Daniel Marsh PhD
Phone:
902-494-3934 (office)
902-494-7845 (lab)
Email: daniel.marsh@dal.ca

Inflammation, Repair and Regenerative Strategies
After Traumatic Injury.

Spinal Cord

Traumatic spinal cord injury is often associated with secondary injury processes that expand the extent of the initial injury and results in a greater negative impact on neurological outcomes. Inflammation and the invasion of the spinal cord by macrophages and neutrophils are key components of secondary injury and enter into a self-perpetuating cycle of tissue destruction that includes the release of free radicals, proteases, chemokines, cytokines and prostaglandin. My research is focused on trying to limit the infiltration and activation of inflammatory cells into the spinal cord after injury.  Acute reductions in the numbers of neutrophils and macrophages present in the spinal cord after injury is associated with enhanced sparing of white and gray matter and improved sensory, motor, and autonomic neurological outcomes.  Strategies that promote neuroprotection, tissue sparing and decreased secondary damage are important because a relatively few descending bulbospinal axonal tracts are sufficient to provide regulatory inputs and improve control of blood pressure and bladder function – greatly enhancing quality of life.  A condition called autonomic dysreflexia develops in most patients after an upper thoracic or cervical spinal cord injury.

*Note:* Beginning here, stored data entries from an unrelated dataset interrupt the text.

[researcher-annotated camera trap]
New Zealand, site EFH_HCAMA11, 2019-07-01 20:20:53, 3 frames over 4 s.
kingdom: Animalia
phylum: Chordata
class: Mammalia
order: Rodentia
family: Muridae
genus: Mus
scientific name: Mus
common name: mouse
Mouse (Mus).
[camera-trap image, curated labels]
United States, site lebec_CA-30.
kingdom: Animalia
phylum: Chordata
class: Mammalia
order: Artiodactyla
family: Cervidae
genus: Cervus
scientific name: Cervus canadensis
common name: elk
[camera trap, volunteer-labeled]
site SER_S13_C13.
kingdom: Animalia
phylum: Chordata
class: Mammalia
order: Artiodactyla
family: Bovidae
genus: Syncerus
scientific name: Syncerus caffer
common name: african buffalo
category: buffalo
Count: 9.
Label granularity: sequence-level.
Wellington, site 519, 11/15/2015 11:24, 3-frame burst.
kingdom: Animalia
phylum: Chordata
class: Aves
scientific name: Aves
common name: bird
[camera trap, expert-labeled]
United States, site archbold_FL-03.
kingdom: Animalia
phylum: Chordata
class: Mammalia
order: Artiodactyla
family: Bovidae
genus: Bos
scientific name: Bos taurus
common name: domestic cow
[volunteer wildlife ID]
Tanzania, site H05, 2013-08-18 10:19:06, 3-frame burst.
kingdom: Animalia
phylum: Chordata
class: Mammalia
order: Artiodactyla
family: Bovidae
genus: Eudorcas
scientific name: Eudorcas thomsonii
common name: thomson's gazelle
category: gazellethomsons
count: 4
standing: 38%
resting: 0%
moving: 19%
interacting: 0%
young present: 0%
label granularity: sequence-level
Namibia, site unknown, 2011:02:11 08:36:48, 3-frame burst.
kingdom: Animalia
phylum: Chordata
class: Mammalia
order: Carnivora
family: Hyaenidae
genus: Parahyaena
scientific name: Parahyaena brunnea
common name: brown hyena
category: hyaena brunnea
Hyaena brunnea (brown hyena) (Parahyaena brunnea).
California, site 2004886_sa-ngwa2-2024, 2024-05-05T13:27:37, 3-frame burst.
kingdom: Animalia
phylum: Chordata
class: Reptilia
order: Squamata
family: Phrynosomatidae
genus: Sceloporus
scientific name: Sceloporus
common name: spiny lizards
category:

This condition is characterized by symptoms that include episodic hypertension, severe headache, profuse sweating, cardiac arrhythmias and hemorrhagic stroke.  I am currently employing experiments using mild, moderate and severe degrees of spinal cord injury to study the relationships among blood pressure, bladder function, autonomic dysreflexia, and sparing of serotonergic bulbo-spinal axons.


Skeletal Muscle

Skeletal muscle injuries resulting from trauma, surgery, and overuse are a common and often debilitating problem.  Complete regeneration of tissue and recovery of function do not always occur, and muscle is often replaced with fibrotic connective tissue or adipose.  In the presence of oxidative stress, free radicals, and cytokines, inflammatory responses are generally more destructive and prone toward scar formation.  The objective of my research is to investigate mechanisms which contribute to inadequate regeneration of skeletal muscle and enhance fibrotic scar formation in rats after age-induced chronic oxidative stress and in rats after ischemia-induced acute oxidative stress.

Research Support

Heart and Stroke Foundation of Nova Scotia
Nova Scotia Health Research Foundation
Canadian Foundation for Innovation
Natural Sciences and Engineering Research Council (NSERC)

Graduate Students

Christen Cormier
Jason Meisner

Technical Personnel

Melanie Wilcox

Selected Publications

1. Weaver, L. C., D. R. Marsh , D. Gris, A. Brown, and G. A. Dekaban.  Autonomic dysreflexia after spinal cord injury: central mechanisms and strategies for prevention. Prog. Brain Res. 152: 245-63, 2005.
2. Gris, D., D. R. Marsh, G. A. Dekaban and L. C. Weaver.  Comparison of effects of methylprednisolone and anti-CD11d antibody treatments on autonomic dysreflexia after spinal cord injury.  Exp. Neurol. 194: 541-549, 2005.
3. Gris, D., D. R. Marsh, M. A. Oatway , Y. Chen, E. F. Hamilton, G. A. Dekaban and L. C. Weaver.  Transient blockade of the CD11d/CD18 integrin reduces secondary damage after spinal cord injury, improving sensory, autonomic, and motor function.  J. Neurosci. 24: 4043-4051, 2004.
4. Marsh, D. R., and L. C. Weaver.  Autonomic dysreflexia, induced by noxious or innocuous stimulation, does not depend on changes in dorsal horn substance P.  J. Neurotrauma. 21: 817-828, 2004.
5. Marsh, D. R., S.T. Wong, S. O. Meakin, J. I. S. MacDonald, E. F. Hamilton, and L. C. Weaver. Neutralizing intraspinal NGF with a trkA-IgG fusion protein blocks development of autonomic dysreflexia in a clip-compression model of spinal cord injury. J. Neurotrauma. 19:1531-1540, 2002.
6. Weaver L. C., D. R. Marsh, D. Gris, S. O. Meakin, and G. A. Dekaban.  Central mechanisms for autonomic dysreflexia after spinal cord injury.  Prog Brain Res. 137:83-95, 2002.
7. Marsh, D. R., K. D. Holmes, L. C. Weaver and G. A. Dekaban. Distribution of an NMDA receptor-GFP fusion protein in sensory neurons is altered by a C-terminal construct.  J. Neurochem. 77: 24-35, 2001.